The longer I do life with Christ I realize that I’ve spent a lot of time LOOKING FOR GOD’S PLAN-when all along I was smack dab in the middle of it! Do you know how much I’d like to rewind and tell the clueless me back there to relax! This is an abnormally short post, but I thought this word of encouragement might speak to your heart like it did mine. What I’ve come to understand through my long walk with the LORD is-there isn’t one grand, set in stone, purpose for my life (or yours) except–FOLLOW GOD’S LEAD & you don’t have to worry about your location! Life isn’t so much about finding my place & making my mark-as it is about-seeking HIS place & making HIS mark. If only I had gotten that precept sooner..but, I’m glad that I HAVE finally gotten it!

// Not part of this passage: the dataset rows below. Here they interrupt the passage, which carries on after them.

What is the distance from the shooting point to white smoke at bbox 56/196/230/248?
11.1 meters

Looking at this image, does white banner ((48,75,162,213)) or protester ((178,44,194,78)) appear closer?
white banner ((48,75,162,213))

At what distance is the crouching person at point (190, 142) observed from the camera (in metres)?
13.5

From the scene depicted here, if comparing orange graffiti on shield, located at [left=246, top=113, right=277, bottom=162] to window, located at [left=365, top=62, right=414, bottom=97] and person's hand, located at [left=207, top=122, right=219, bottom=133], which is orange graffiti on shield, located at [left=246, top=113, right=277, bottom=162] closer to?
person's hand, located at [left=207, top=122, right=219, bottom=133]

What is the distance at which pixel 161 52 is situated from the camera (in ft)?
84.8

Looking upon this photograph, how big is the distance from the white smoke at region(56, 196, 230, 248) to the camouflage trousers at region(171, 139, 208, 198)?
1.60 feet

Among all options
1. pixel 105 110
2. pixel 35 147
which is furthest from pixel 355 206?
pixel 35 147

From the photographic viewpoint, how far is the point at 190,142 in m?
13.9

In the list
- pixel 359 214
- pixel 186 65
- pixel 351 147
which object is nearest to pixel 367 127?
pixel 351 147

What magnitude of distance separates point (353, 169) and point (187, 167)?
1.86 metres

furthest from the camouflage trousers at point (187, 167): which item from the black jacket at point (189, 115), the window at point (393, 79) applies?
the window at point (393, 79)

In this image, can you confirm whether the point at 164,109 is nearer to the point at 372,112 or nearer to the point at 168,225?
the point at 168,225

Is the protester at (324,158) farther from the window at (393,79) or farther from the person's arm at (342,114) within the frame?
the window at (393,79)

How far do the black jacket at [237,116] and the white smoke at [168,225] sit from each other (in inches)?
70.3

I was tracing dates in one of my oldest study bibles, when it dawned on me that I worried too long about being where GOD wanted me, doing something great for HIM-because I didn’t see any purpose in the day to day little things. Yet, looking back from where I am now, I see CLEAR PURPOSES in each of those times, places and situations-that seemed pointless or of NO ACCOUNT. You’ve heard it before, but it bears repeating! We’d be happier and more content, if we’d stop trying to control everything & everyone!! LET GO & LET GOD.

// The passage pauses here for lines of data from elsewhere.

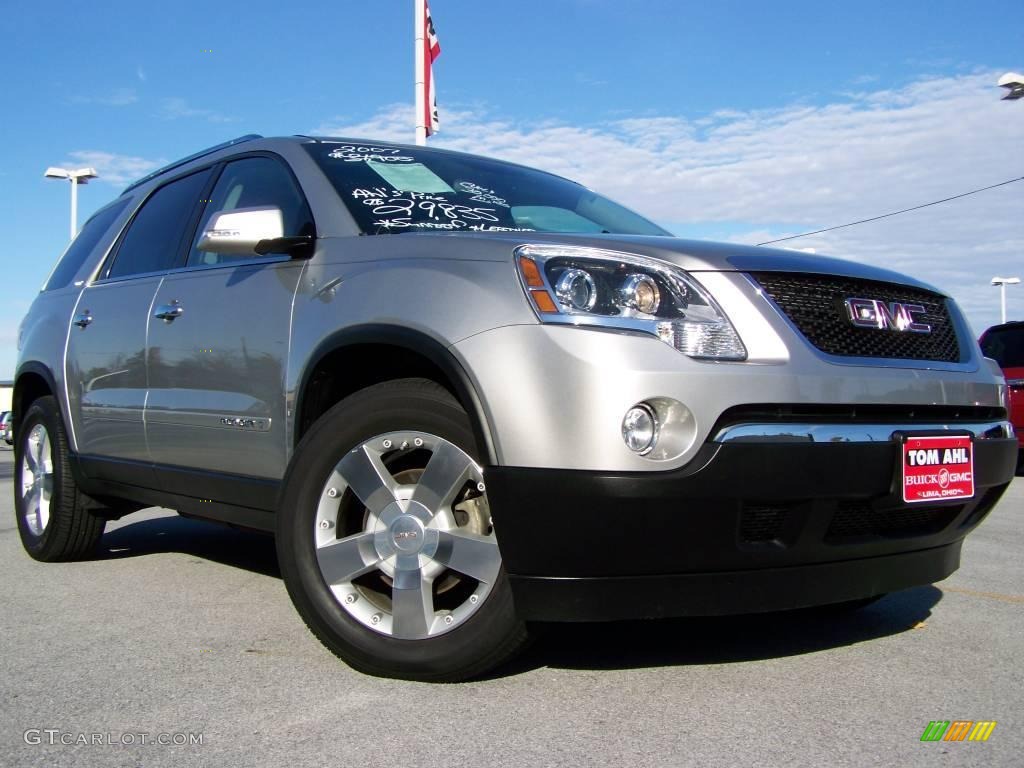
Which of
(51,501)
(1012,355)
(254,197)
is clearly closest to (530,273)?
(254,197)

As an eternal dreamer, over achieving perfectionist, it is HARD for me to do that because I am anything but LAID BACK. I keep asking why HE made me SO STUBBORN but-then I look at the things I’ve done, the places I’ve been, and the purposes that HE’S created for me and it makes much more sense-why I’m the girl that I am.

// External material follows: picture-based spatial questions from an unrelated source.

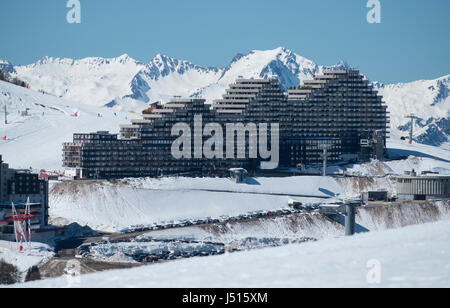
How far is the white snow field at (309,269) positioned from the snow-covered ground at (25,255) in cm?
5956

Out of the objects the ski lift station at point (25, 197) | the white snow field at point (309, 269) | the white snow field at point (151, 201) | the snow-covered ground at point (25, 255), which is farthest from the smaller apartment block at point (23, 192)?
the white snow field at point (309, 269)

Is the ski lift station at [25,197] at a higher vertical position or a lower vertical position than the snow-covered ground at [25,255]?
higher

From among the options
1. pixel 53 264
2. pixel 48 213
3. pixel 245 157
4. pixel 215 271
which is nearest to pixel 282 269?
pixel 215 271

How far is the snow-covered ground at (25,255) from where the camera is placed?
343ft

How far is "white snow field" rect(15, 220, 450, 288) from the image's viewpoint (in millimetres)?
40562

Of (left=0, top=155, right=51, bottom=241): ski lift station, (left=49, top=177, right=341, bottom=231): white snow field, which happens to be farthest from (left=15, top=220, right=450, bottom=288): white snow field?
(left=49, top=177, right=341, bottom=231): white snow field

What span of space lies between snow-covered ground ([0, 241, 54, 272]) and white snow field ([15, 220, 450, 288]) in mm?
59561

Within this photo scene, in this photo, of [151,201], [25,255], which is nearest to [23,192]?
[25,255]

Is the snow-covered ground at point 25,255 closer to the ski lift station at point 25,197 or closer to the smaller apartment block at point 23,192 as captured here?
the ski lift station at point 25,197

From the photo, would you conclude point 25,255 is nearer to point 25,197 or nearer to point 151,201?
point 25,197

Look over the paths of your life and I’m thinking you’ll come to the same conclusion about yourself. Think about this-in almost every profession, you hear someone say-she’s perfect for that or he fits that role perfectly. Why is that? Because the ONE who put us in the PLACES we find ourselves-EQUIPPED us to be there. Now that ought to make you do a happy dance!
You know what else I’m understanding? Nobody KNOWS what I am supposed to be doing but HIM, but I am easily persuaded by the opinions of others (even people who love me and mean well). Even the best of advice can sometimes prevent me from allowing GOD to be in control of EVERYTHING. I must decrease so that HE can increase. I die daily so that HE can live through me.
Take a deep breath and chill out if circumstances in your life have you baffled at the moment. In other words, just BE STILL & know that HE IS GOD!